Par sa nature contagieuse à la sous-région, la crise politique tchadienne a attendri quelques partenaires notamment l’Union Africaine, l’Union Européenne, les Etats unis et la France ont accouru pour secourir Déby Itno à entamer un dialogue avec l’opposition. Mais si cela est timide, la mise sur pied d’un comité de sages participe de cet effort de recherche de solution à la crise politique même si ledit comité trime à mettre en rapport les acteurs politiques.

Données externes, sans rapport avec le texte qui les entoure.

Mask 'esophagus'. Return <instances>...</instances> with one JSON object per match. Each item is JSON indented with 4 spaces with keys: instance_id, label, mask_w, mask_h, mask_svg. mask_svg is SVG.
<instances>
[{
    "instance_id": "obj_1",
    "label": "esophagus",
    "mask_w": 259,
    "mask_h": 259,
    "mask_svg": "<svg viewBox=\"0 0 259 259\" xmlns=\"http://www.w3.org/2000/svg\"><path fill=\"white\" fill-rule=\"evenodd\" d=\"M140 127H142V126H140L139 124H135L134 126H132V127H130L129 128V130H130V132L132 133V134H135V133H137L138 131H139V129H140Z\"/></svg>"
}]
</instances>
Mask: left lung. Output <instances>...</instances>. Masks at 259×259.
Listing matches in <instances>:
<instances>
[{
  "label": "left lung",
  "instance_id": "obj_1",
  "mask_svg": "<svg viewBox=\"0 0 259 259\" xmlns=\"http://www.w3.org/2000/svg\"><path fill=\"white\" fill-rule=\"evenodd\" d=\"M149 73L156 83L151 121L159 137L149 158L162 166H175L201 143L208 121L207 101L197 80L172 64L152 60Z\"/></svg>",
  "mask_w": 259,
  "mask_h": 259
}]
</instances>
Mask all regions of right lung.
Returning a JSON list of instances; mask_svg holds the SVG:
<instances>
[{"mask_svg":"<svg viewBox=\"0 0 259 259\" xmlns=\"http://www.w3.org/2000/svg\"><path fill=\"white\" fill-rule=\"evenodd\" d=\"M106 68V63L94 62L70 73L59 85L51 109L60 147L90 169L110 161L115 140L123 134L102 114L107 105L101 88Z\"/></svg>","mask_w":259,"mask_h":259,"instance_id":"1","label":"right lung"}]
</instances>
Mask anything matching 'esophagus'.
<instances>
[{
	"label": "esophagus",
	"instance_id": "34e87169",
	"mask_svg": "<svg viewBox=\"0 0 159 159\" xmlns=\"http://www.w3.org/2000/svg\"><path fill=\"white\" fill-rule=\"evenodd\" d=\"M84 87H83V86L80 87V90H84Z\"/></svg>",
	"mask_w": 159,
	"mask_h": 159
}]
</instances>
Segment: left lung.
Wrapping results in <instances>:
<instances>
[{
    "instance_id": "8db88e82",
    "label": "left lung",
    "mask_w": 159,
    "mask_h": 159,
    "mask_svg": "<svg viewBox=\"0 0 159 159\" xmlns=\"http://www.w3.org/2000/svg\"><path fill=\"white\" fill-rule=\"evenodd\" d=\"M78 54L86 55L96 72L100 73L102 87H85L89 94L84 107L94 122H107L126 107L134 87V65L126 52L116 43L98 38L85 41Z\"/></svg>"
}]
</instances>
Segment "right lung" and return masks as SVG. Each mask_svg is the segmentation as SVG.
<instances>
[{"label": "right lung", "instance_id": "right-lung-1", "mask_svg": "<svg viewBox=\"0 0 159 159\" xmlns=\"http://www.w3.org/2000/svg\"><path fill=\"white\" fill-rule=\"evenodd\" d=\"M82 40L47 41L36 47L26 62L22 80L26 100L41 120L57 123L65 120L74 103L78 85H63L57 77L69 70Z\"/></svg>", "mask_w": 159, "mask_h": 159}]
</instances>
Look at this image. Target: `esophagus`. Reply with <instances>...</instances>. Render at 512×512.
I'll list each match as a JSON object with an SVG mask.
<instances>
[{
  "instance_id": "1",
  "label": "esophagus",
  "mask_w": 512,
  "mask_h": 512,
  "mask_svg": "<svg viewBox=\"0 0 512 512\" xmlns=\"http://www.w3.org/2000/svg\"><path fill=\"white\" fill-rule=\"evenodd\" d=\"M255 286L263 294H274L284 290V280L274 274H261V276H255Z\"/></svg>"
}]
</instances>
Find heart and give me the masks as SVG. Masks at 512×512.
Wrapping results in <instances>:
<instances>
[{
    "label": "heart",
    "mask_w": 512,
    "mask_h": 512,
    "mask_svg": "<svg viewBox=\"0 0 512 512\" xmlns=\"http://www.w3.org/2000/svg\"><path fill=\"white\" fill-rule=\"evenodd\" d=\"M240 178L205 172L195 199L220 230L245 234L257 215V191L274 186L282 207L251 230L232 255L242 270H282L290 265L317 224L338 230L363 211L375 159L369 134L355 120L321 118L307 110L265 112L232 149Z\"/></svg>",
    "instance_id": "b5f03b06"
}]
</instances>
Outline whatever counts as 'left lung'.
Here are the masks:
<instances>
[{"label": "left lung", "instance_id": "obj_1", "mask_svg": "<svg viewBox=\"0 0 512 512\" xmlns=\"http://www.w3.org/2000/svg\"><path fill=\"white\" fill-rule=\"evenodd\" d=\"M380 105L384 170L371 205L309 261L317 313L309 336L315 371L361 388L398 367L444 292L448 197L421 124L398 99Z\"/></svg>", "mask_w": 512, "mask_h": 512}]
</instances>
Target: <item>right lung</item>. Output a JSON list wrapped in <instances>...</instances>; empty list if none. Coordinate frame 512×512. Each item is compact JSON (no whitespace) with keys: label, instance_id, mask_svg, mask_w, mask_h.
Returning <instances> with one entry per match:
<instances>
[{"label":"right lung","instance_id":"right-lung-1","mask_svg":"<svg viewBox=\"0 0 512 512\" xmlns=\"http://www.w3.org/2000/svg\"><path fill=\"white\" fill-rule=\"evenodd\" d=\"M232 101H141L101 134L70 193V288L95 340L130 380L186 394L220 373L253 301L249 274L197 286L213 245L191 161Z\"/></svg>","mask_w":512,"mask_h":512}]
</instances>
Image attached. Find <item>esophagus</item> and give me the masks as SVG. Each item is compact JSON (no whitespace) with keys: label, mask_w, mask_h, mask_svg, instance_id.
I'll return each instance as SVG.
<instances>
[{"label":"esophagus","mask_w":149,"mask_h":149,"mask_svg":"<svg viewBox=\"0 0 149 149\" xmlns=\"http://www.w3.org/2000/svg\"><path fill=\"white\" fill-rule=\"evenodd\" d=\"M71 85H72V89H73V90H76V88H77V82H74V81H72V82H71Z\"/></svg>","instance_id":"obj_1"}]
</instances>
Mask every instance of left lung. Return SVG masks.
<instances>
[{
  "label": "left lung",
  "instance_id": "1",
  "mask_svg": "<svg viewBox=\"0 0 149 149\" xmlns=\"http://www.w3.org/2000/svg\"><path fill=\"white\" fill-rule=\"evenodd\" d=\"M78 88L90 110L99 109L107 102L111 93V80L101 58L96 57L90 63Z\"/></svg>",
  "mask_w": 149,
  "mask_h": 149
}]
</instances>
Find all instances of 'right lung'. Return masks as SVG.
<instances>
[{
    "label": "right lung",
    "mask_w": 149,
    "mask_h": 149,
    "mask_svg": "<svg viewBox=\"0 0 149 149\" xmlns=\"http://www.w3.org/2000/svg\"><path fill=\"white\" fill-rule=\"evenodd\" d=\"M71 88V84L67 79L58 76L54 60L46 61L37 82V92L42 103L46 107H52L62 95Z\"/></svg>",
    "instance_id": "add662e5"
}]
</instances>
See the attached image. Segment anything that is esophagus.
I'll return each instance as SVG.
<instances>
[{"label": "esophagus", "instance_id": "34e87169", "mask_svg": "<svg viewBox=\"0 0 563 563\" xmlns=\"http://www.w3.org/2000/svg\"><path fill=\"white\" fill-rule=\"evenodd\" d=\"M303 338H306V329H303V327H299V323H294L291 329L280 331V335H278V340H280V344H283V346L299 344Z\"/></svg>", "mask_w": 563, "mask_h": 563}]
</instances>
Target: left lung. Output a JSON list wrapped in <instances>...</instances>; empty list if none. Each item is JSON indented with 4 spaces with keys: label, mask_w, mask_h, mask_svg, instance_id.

Par contre, il est étonnant de constater que sur le plan intérieur, ni le président de la république ni le gouvernement n’ait inspiré un rapprochement avec la centrale syndicale. Au contraire, la médiation natio­nale, instrument indispensable à un tel rapprochement a été cooptée pour la résolution du conflit politique. Cette pratique dénote un penchant de nos gouver­nants à n’accorder d’intérêt à un conflit lorsque celui-ci est susceptible de menacer leurs fauteuils. En d’autres termes, la grève des travailleurs est perçue par nos gouvernants comme un mouvement d’humeur qui s’estompera tout seul même si l’on ne lui accorde pas une petite attention. L’Ust doit méditer ce constat et réajuster ses méthodes de lutte au lieu de se confi­ner à la bourse de travail et demander à ses militants de se terrer chez eux.